- 1 Notes on Foucault Archaeology Knowledge: Introduction; The Historic a Priori and the Archive
Notes on Foucault Archaeology Knowledge: Introduction; The Historic a Priori and the Archive
Introduction: history and documents
- Foucault distinguishes between: rapidly changing history & unmoving histories, history & history of ideas
- rapidly changing history
(governments, wars, famines) and
- unmoving histories
(history of sea routes, history of corn or gold-mining, history of drought and irrigation, history of crop rotation, history of balance achieved by the human species between hunger and abundance)
looks for continuities of long unities of time: centuries, periods
- history of ideas
looks for discontinuities, ruptures in history.
both disciplines (history and history of ideas) are questioning the document. history has altered is position in relation to the document: it is NOT its primary concern the interpretation of the document, but to work within and develop the document "history now organizes the document
Analysis of history
- Old questions of analysis
(What link should be made between disparate events? How can a causal succession be established between them? What continuity or overall significance do they possess? Is it possible to define a totality, or must one be content with reconstituting connexions?)
are replaced by
- new questions
(Which strata should be isolated from others? What types of series should be established? What criteria of periodization should be adopted for each of them? What system of relations may be established between them? What series of series may be established? In what large-scale chronological table may distinct series of events be determined?)
- history ≠ collective memory, based on documents to keep memories alive
- history = work expended on material documentation (books, texts, accounts, registers, acts, buildings, institutions, laws, techniques, objects, customs) that exists in every time and place, in every society
- "history is now trying to define within the documentary material itself units, totalities, series, relations" p.7
- "history is one way in which a society recognizes and develops a mass of documentation with which it is inextricably linked"
- history defines relationship between facts and events
Since history exist, documents that are record these data are existing
- documents have always been used, questioned
- Is the document sincere or deliberately misleading, well informed or ignorant, authentic or manipulated
- documents always try to reconstruct the history
- document = language of a voice that became silent
- interpretation of history is always time dependent
- documents reveal the history. The documents have to be organized and questioned
- the document is always interpertated differently
documents and monuments
- earlier: in the past history aimed at memorizing the monuments of the past and transform them into documents (in order to give a speech to those silent monuments)
- nowadays: today's history transforms the documents into monuments
The Historic a Priori and the Archive
- Enunciation of the notion of a priori;
- Description of the archive (different perspective on the archive than the traditional one) +
- introduction of the term: Archaeology
Historic a priori
- different from formal a priori - knowledge independent of experience
- set of rules determining which statements and things can be part of a discourse, how they persist, are transformed, coexist with others or excluded. "A condition of reality for statements"

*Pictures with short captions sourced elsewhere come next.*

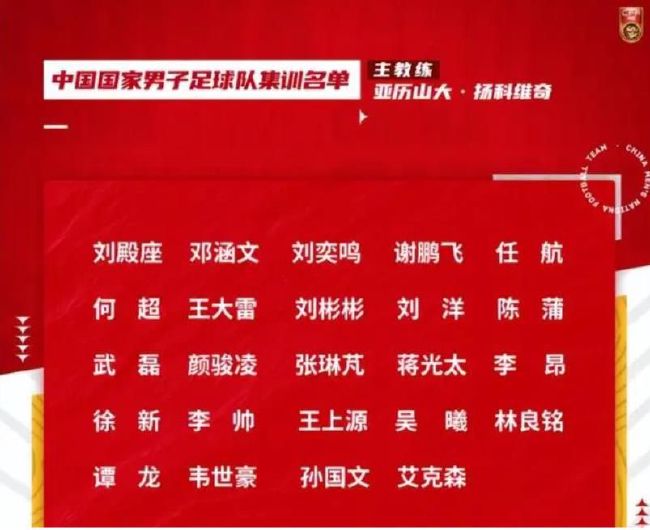 易边再战，第51分钟，托利安右路内切，随即左脚爆射，这球被迈尼昂得到。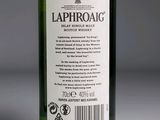 a bottle of laphroac with a label on it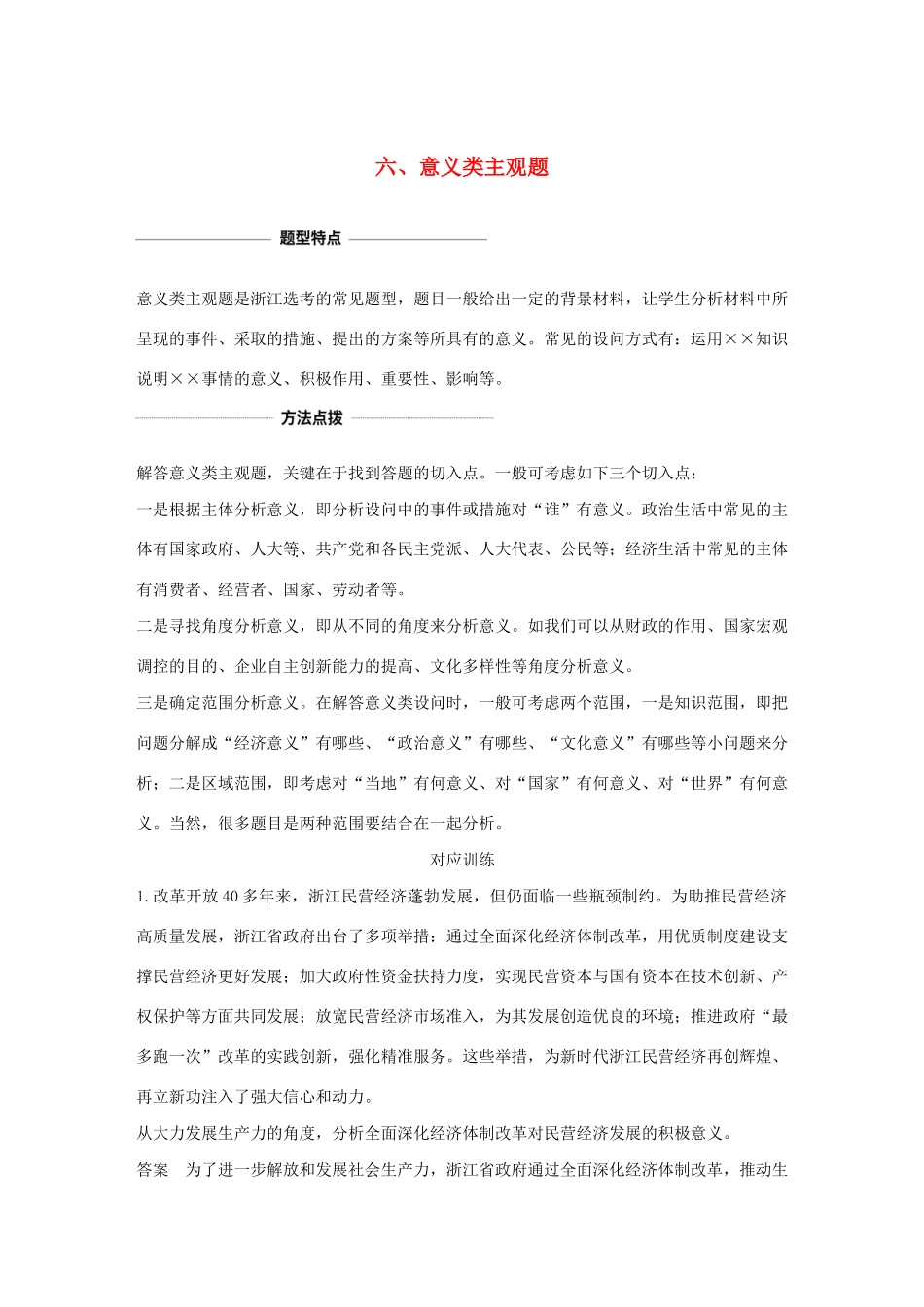 （浙江专用）高考政治二轮复习 考前综合提升 专题二十六 六 意义类主观题（含解析）-人教版高三全册政治试题_第1页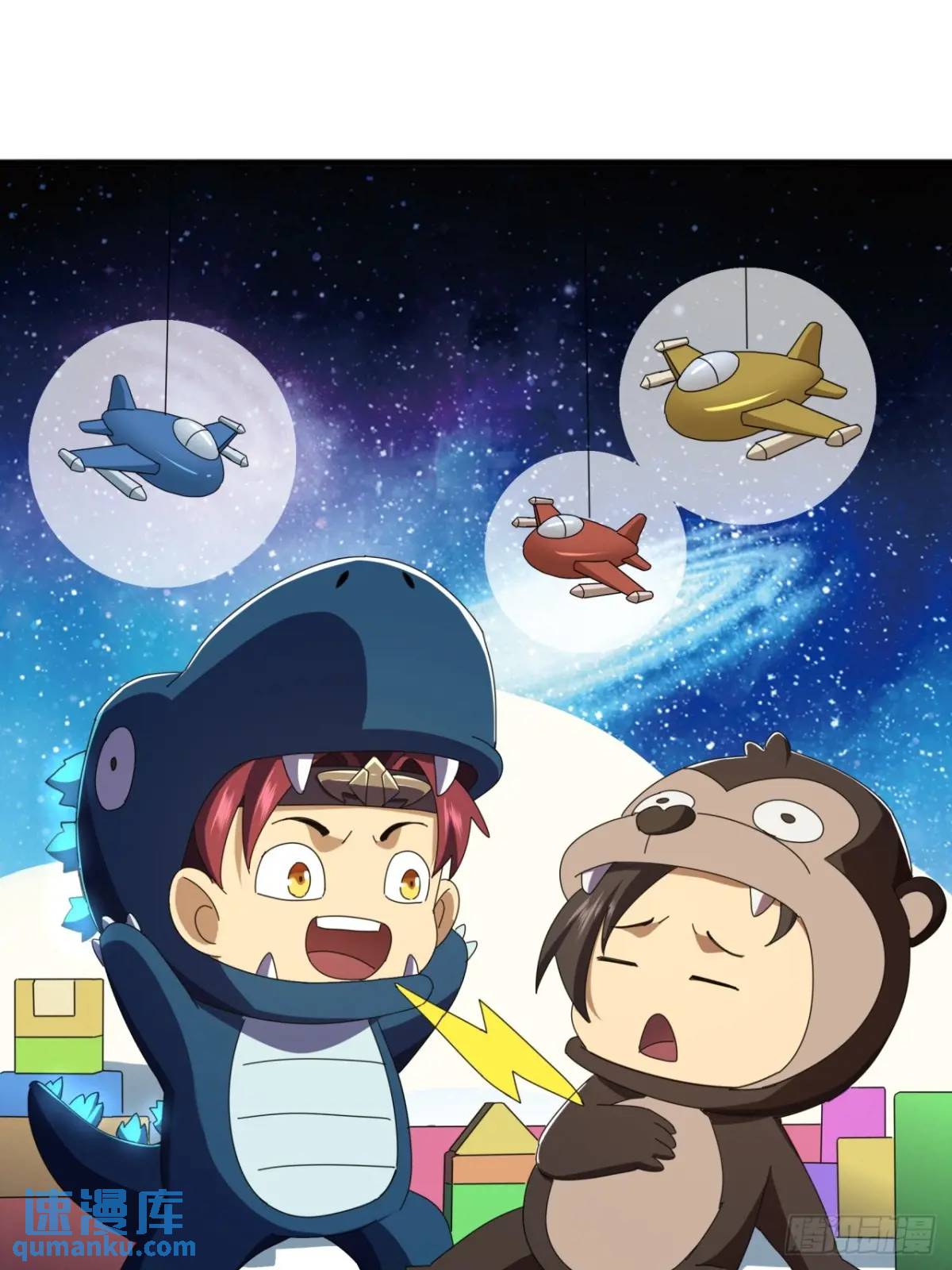 57话  伤心的刀0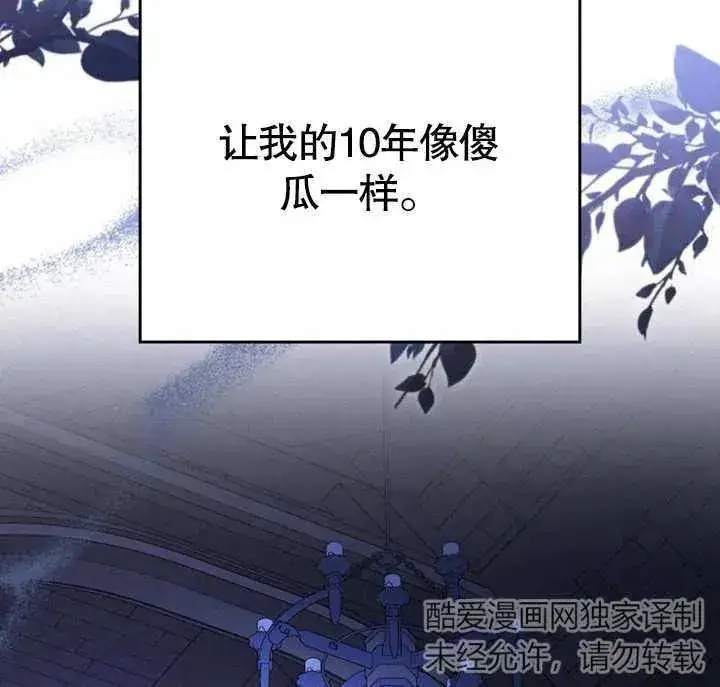 漫画《我的死亡结局之后》第27话第94张图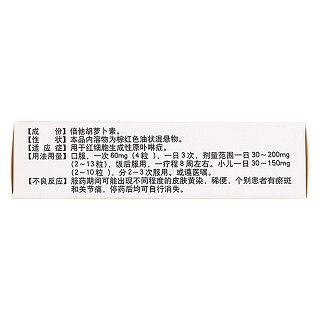 倍他胡萝卜素软胶囊价格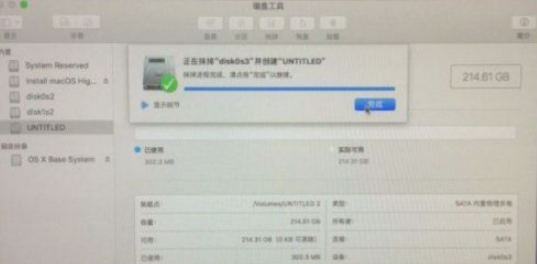 普通电脑怎么装Win10和黑苹果双系统?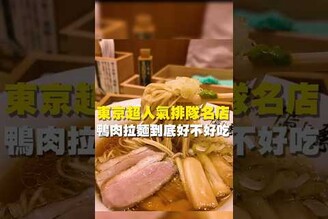 東京超人氣排隊名店  鴨肉拉麵到底好不好吃台南美食 台南小吃 美食 tainan tainanfood taiwanfood taiwan fyp  東京 東京美食 日本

The definitions of the archive:
the archive is what allows statements and things to emerge
- The archive is the system of statements that establish statements as events and things
- "it is that which defines the mode of occurrence of the statement-thing"
- what does it means to establish a statement as a thing?
- what is a statement and a thing in an archive such as youtube
- "the archive is first the law of what can be said, the system that governs the appearance of statements as unique events
- the system defines and what can be added to archive (youtube)
- "it is also that which determines that all these things ... are grouped together in distinct figures, composed together in accordance with multiple relations, maintained or blurred in accordance with specific regularities" p.145-146
- "it is the system of its functioning"
- The way it functions defines it. If we have 2 archives with the same documents, but functioning differently, the materials or meanings that you gather from them will be distinct.
- "it is that which differentiates discourses in their multiple existence and specifies their multiple duration"
- grouping discourses into given sections - gives them a context, and therefore a meaning;
duration to the archive: the importance of a document having its own duration (?)
- "it does not constitute the library of all libraries, outside time and space"
- "nor is it the welcoming oblivion that opens up all new speech to the operational field of its freedom"
- it does not encompass all the speech - not everything fits within its space
- "it reveals the rules of a practice that enable statements both to survive and to undergo regular modification"
- ?? it reveals the rules ?
- "It is the general system of the formation and transformation of statements" p.146
- Alive nature of the archive.
- The document kept in the archive is not a proof of the past, but a document subjected to present and subjective view upon it.
- "The archive cannot be described in its totality ... It emerges in fragments, regions and levels"
- The paradox of internal and external: if you look from within an archive you are not able to see a totality and when you look from the outside into it, you do not see what happens inside?
- We can learn more from how and why an archive is ordered rather then searching answers in what is inside the archive?
The Objective and the subjective:
- Can an archive be objective??
- Is it possible at all that the archive is an adequate reflection of history?
(language itself is never adequate for what we mean and thus never objective according to Foucault - because of context, time and individual experience) (So maybe the archive is more the law of what can NOT be said? Something outside language?)
- Is it possible to capture our own experience (of events or things) in an archive and avoid that it changes over time; through history??
- How can we deal with the archive today?